Raj Patel und Jason W. Moore wollen die Ära der billigen Arbeit, Natur und Energie hinter sich lassen und setzen in ihrer Studie „Entwertung“ auf einen Optimismus des Willens

Von Annette Jensen

Für den Ökonomen Raj Patel und den Historiker Jason W. Moore steht fest: Im 21. Jahrhundert wird das Weltbild zerbrechen, das die vergangenen 500 Jahre dominiert hat. Sie nennen es „Kapitalozän“ und meinen damit weit mehr als eine auf permanente Profitsteigerung orientierte Wirtschaft.

Unsere gesamte Denk-, Wahrnehmungs- und Lebensweise ist geprägt von Dualismen, die weiße Männer im 16. Jahrhundert entwickelt haben. Die Teilung der Welt in Gesellschaft und Natur, Geist und Körper verdrängte das Sowohl-als-auch und ersetzte es durch Entweder-oder. Frauen und Indigene wurden der Natur zugerechnet. Dafür entwickelten Philosophen, Wissenschaftler und Staatsdiener Methoden des Messens, Katalogisierens und Kartierens, die die komplexe Realität in ein scheinbar objektives Abbild verwandelte.

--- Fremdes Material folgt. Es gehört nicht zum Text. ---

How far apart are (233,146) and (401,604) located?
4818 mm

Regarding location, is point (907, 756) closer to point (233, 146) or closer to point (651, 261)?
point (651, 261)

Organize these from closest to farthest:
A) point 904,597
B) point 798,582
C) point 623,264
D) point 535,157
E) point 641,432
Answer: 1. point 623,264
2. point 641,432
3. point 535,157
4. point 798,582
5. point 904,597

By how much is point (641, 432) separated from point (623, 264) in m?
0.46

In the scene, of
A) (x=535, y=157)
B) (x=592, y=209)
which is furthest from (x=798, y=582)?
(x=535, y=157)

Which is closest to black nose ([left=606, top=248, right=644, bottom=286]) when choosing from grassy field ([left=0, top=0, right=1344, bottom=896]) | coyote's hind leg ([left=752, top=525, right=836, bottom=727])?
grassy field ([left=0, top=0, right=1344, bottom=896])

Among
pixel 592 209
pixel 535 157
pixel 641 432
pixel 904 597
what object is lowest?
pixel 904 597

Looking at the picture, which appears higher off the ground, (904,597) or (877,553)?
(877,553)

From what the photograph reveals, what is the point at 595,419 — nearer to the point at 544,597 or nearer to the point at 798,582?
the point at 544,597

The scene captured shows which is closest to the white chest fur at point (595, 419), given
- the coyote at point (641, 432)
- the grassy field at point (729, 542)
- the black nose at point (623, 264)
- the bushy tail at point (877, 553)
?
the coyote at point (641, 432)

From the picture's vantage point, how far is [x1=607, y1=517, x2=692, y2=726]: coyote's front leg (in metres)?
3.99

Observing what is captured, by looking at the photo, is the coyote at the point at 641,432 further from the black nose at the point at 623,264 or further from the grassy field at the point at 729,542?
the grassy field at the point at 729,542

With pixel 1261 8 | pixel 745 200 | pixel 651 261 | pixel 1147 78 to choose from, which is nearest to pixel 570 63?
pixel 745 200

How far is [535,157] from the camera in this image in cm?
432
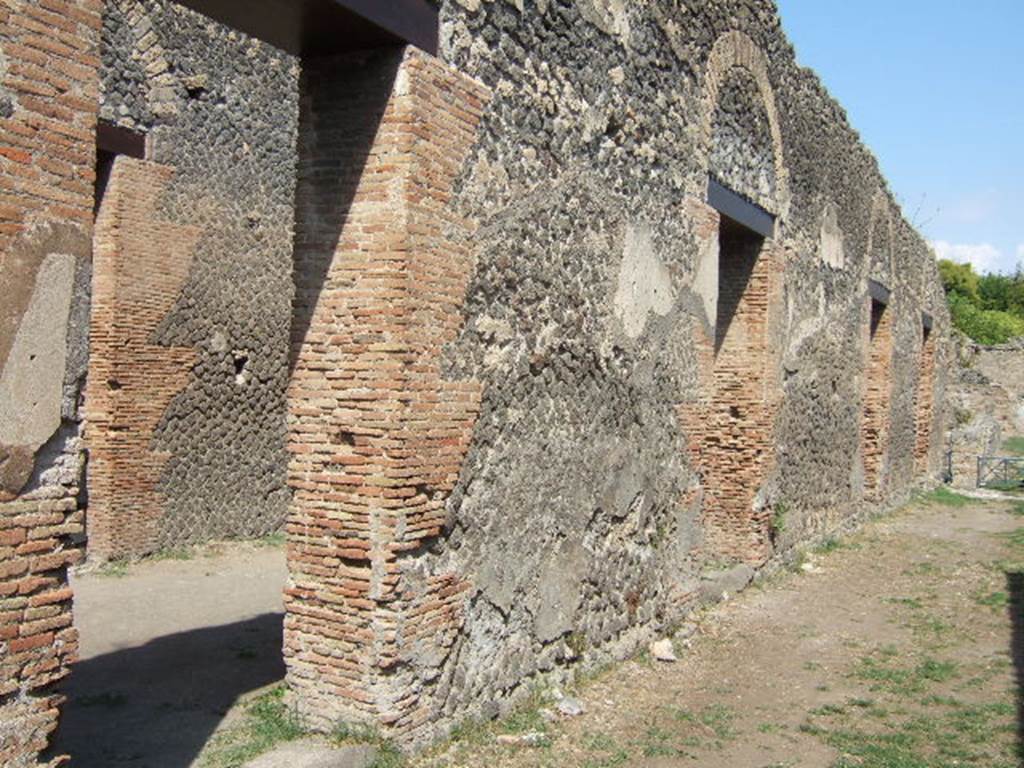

So machten sie die Natur zum beherrsch- und kontrollierbaren Objekt. Das vielfältige Geflecht von Beziehungen wurde reduziert auf Bilder von isolierten Wesen und getrennten Lebensbereichen.

„Ohne die Macht, entscheiden zu können, wessen Leben zählt und wessen nicht, [wäre] es unmöglich gewesen, indigene Völker oder Angehörige konkurrierender Religionen und Staaten zu unterdrücken und sich ihr Wissen, ihre Ressourcen und ihre Arbeitskraft anzueignen“, schreiben die Autoren. Die dualistische Perspektive diente nicht nur als Rechtfertigung für Kolonialismus, sondern wirkt bis in die gegenwärtige Politik. So gelten Menschen- und Bürgerrechte zwar offiziell universell, doch zugleich sichern verbriefte Eigentumsrechte, nationale Grenzregime und der Hunger nach Ressourcen die gegenwärtige Verteilung ab.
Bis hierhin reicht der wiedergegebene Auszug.